Copy exactly the lines from the one containing "Go to the profile of TOTT Management" through the last line of the records below, both included, and leave out the pictures.

BEGIN Entries supplied

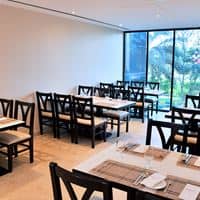 Restaurante preview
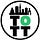 Go to the profile of TOTT Management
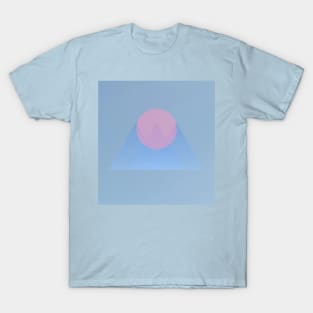 Oceania T-Shirt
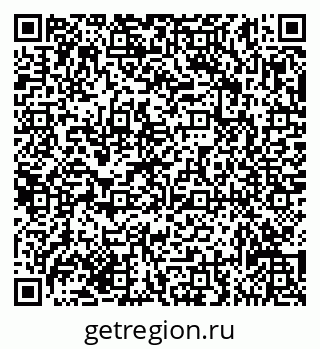 79635136187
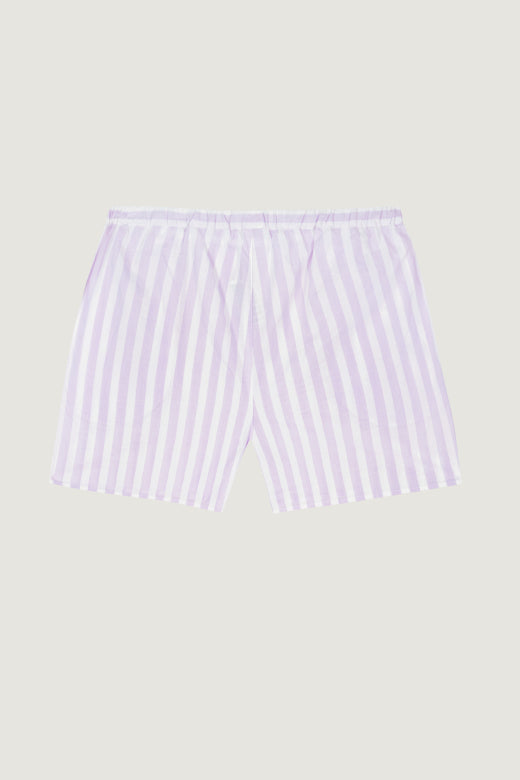 Lila Shorts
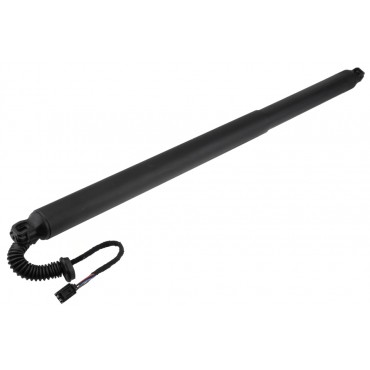 Vérin de Coffre electrique Droit Pour Kia Stinger 81770J5100 81780J5100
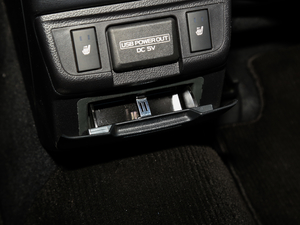 20182.5i ȫsҫ EyeSight g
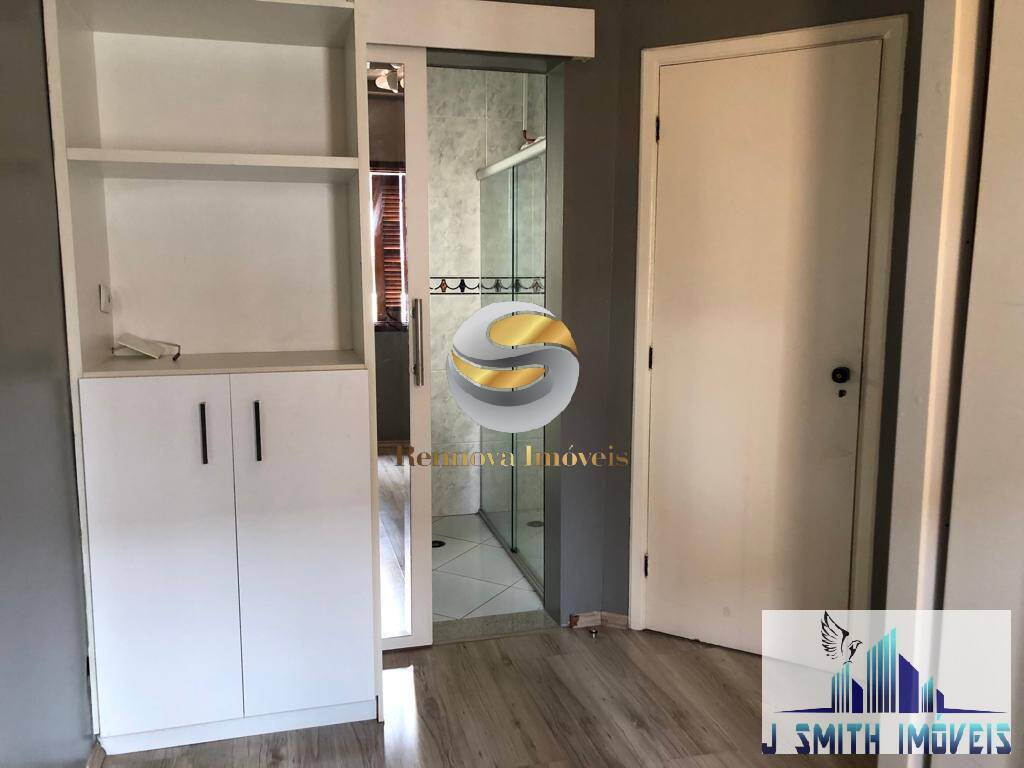 Casa de Condomínio, 4 quartos - Foto 30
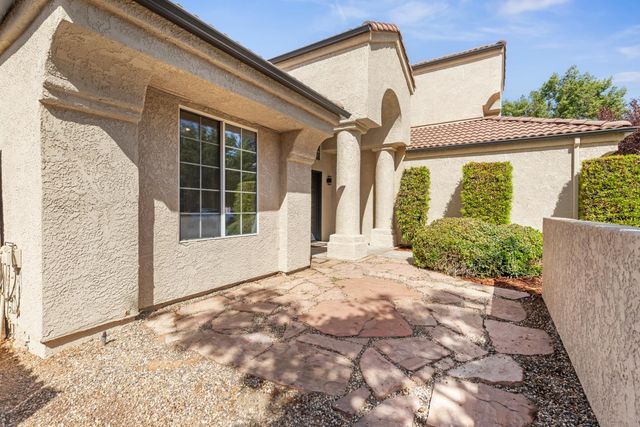 6269 N Alva Ave, Fresno, CA 93711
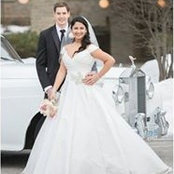 Mona Khabaz's photo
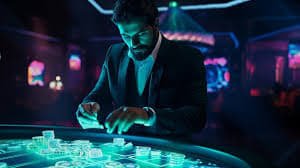 togel88 asia featured game showcase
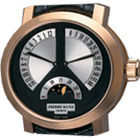 Complication Complication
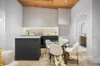 22 Epsom Street, Laverton, Vic 3028-Image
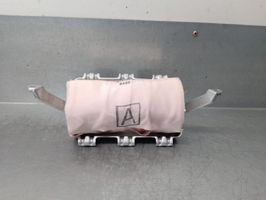 Toyota Auris E180 Airbag de passager 307822610AC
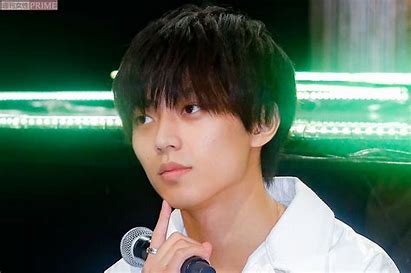 キンプリ(king&prince)永瀬廉もやっぱり面白い？すごい天然エピソード集！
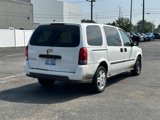 Used 2006 Chevrolet Uplander LS w/ Climate Package image 4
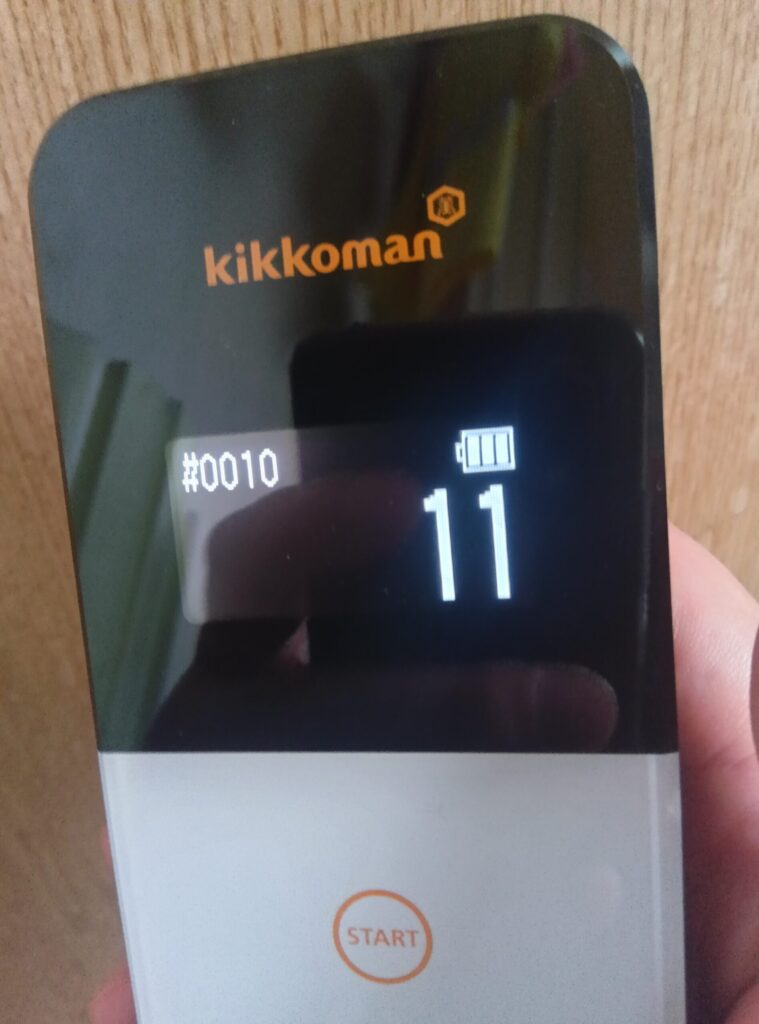 追い焚き配管洗浄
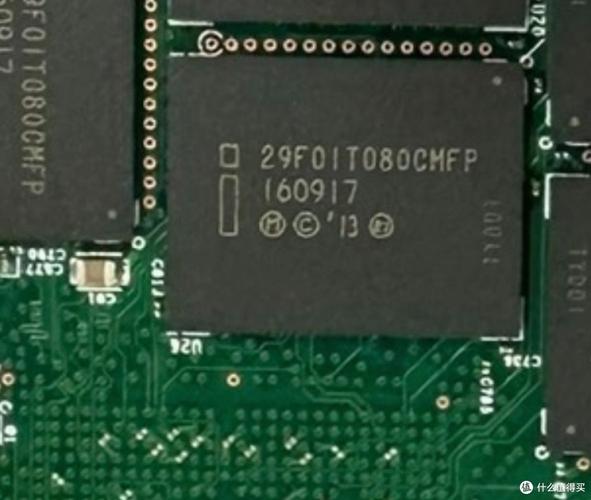 Server rack thermal management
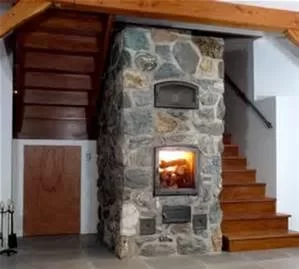 [Hearth.com] ~$900 Small Masonry Heater Proposal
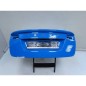 VOLVO S60 II 10-18 KLAPA BAGAZNIKA TYL LOTKA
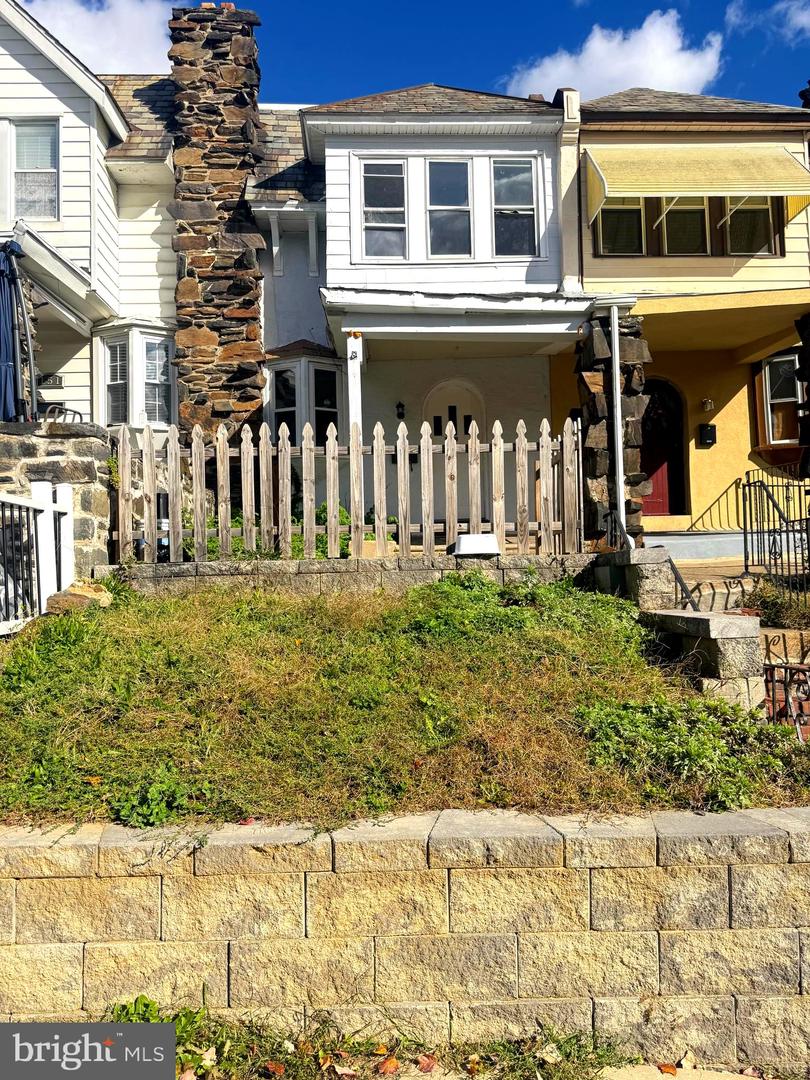 149 Springton Road, Upper Darby, PA 19082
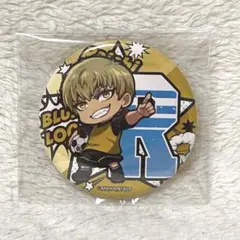 2026年最新】雷市陣吾の人気アイテム - メルカリ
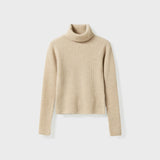 Vonarstraeti Feather Grey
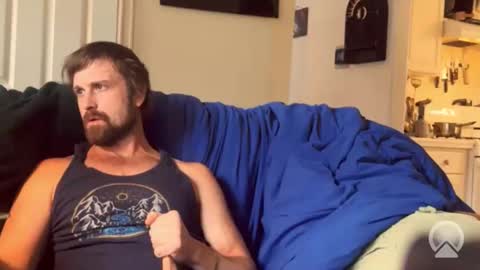 damontsi online show from 04-20-26, 07:15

END Entries supplied

Result of the task:
 Go to the profile of TOTT Management
 Oceania T-Shirt
 79635136187
 Lila Shorts
 Vérin de Coffre electrique Droit Pour Kia Stinger 81770J5100 81780J5100
 20182.5i ȫsҫ EyeSight g
 Casa de Condomínio, 4 quartos - Foto 30
 6269 N Alva Ave, Fresno, CA 93711
 Mona Khabaz's photo
 togel88 asia featured game showcase
 Complication Complication
 22 Epsom Street, Laverton, Vic 3028-Image
 Toyota Auris E180 Airbag de passager 307822610AC
 キンプリ(king&prince)永瀬廉もやっぱり面白い？すごい天然エピソード集！
 Used 2006 Chevrolet Uplander LS w/ Climate Package image 4
 追い焚き配管洗浄
 Server rack thermal management
 [Hearth.com] ~$900 Small Masonry Heater Proposal
 VOLVO S60 II 10-18 KLAPA BAGAZNIKA TYL LOTKA
 149 Springton Road, Upper Darby, PA 19082
 2026年最新】雷市陣吾の人気アイテム - メルカリ
 Vonarstraeti Feather Grey
 damontsi online show from 04-20-26, 07:15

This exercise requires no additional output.